• **Work order A**: According to the Uni-Poly text, what is the name of the polymer caption dataset built to validate the framework?
• **Work order B**: List every polymer property prediction task that the Uni-Poly text names.
• **Work order C**: Resume the Uni-Poly text after its last sentence.

═══ Selected excerpt ═══

To validate Uni-Poly’s effectiveness, we first constructed a polymer caption dataset, Poly-Caption, which incorporates domain knowledge through large language models. Experimental results demonstrate that Uni-Poly consistently outperforms single-modal and existing multimodal approaches across a range of polymer property prediction tasks, including glass transition temperature, density, thermal decomposition temperature, melting point, and electrical resistivity. Notably, the inclusion of textual descriptions provides domain-specific insights that enhance performance, particularly for properties influenced by practical applications or processing conditions. A detailed analysis of modality-specific contributions reveals the complementary strengths of different data types, with SMILES and molecular fingerprints consistently showing the strongest impact, while text and geometry add critical contextual and structural layers for specific properties.
These findings underscore the transformative potential of multimodal and multi-domain approaches in polymer science. By offering a more comprehensive representation of polymers, Uni-Poly enables enhanced predictive accuracy, supporting high-throughput polymer screening and the targeted discovery of novel materials.
Future research will focus on the integration of more comprehensive and information-rich polymer structural features to further enhance predictive accuracy and expand the applicability of our framework to a broader range of properties and more complex polymer systems, such as copolymers. By incorporating these advancements, we aim to improve the model’s capability in predicting diverse polymer behaviors, ultimately enabling more reliable and versatile applications in polymer informatics.
Methods
Polymer representation
Polymer representation aims to convert the chemical information of polymer into forms that can be processed by machine learning algorithms. A variety of methods have been developed to represent polymers. In Fig. 6, we illustrate several representation methods using polystyrene as an example. These polymer representations are categorized into two types: structural representations and textual representations, which are briefly introduced below.
Due to the complexity of polymer chain segments, structural representations of polymers are often simplified by focusing only on the monomer unit. Commonly, four types of structural representations are used for monomers: molecular fingerprint, sequential representation, 2D graph, and 3D geometry.
Molecular fingerprint
Molecular fingerprints6 encode chemical information into binary vectors that indicate the presence or absence of predefined chemical features and substructures. Their primary advantage lies in their simplicity and computational efficiency, enabling rapid similarity searches and clustering. However, fingerprint-based representations heavily depend on predefined substructures, which can limit their ability to capture the full complexity of diverse polymer structures.

═══ Information shown ═══

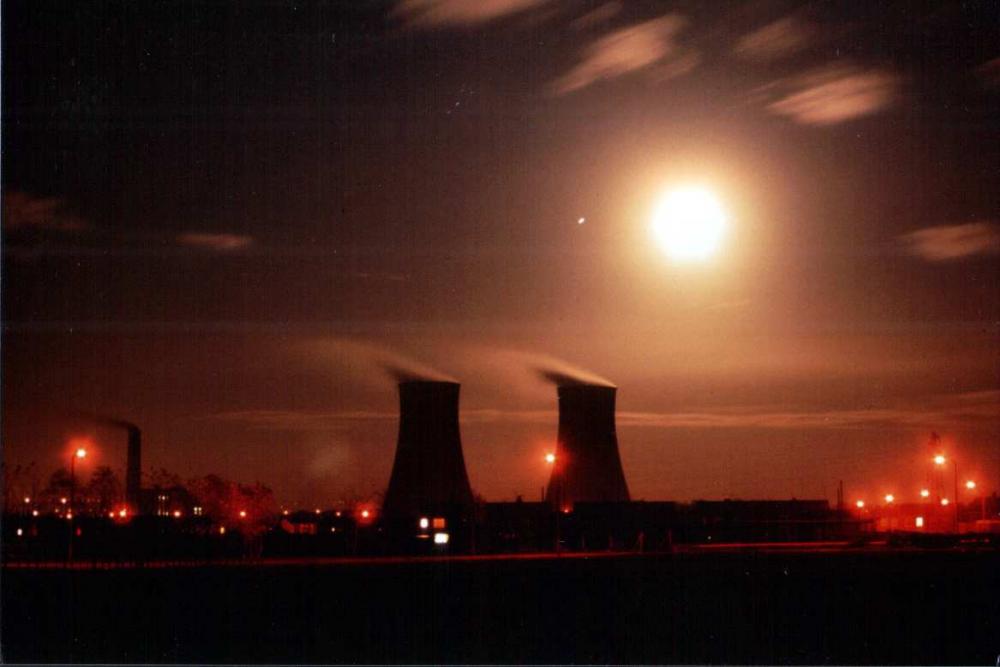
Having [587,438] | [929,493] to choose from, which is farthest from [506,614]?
[929,493]

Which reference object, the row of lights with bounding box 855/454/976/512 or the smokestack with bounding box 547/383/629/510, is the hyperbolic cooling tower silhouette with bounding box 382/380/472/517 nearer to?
the smokestack with bounding box 547/383/629/510

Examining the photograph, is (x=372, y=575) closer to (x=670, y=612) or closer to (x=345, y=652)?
(x=670, y=612)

═══

• **Answer space A**: Poly-Caption

• **Answer space B**: Glass transition temperature, density, thermal decomposition temperature, melting point, and electrical resistivity.

• **Answer space C**:
Sequential
SMILES (simplified molecular input line entry system)42 is the most popular linear notation used to describe chemical structures. For polymers, SMILES notation often replaces the connection points between repeating units with an asterisk (*) to indicate where monomers are linked. SMILES representations are compact, easily interpretable, and well-suited for sequence-based machine learning models, such as BERT15 and Transformers16. However, due to the limitations of its encoding rules, the linear format may separate adjacent atoms into distant parts of the string, making it challenging to capture some global structural information.
2D graph
In 2D topology graphs, atoms are represented as nodes and bonds as edges, providing a detailed depiction of molecular connectivity and bonding relationships. Graph neural networks, including graph convolutional networks (GCNs)17, GraphSAGE18, graph isomorphism networks (GINs)19, and graph attention networks (GATs)20, are commonly employed to encode these graphs into feature vectors that capture both local and global structural information of polymer monomers. Compared to SMILES, 2D graphs explicitly represent bonds, making them more effective at capturing connectivity information.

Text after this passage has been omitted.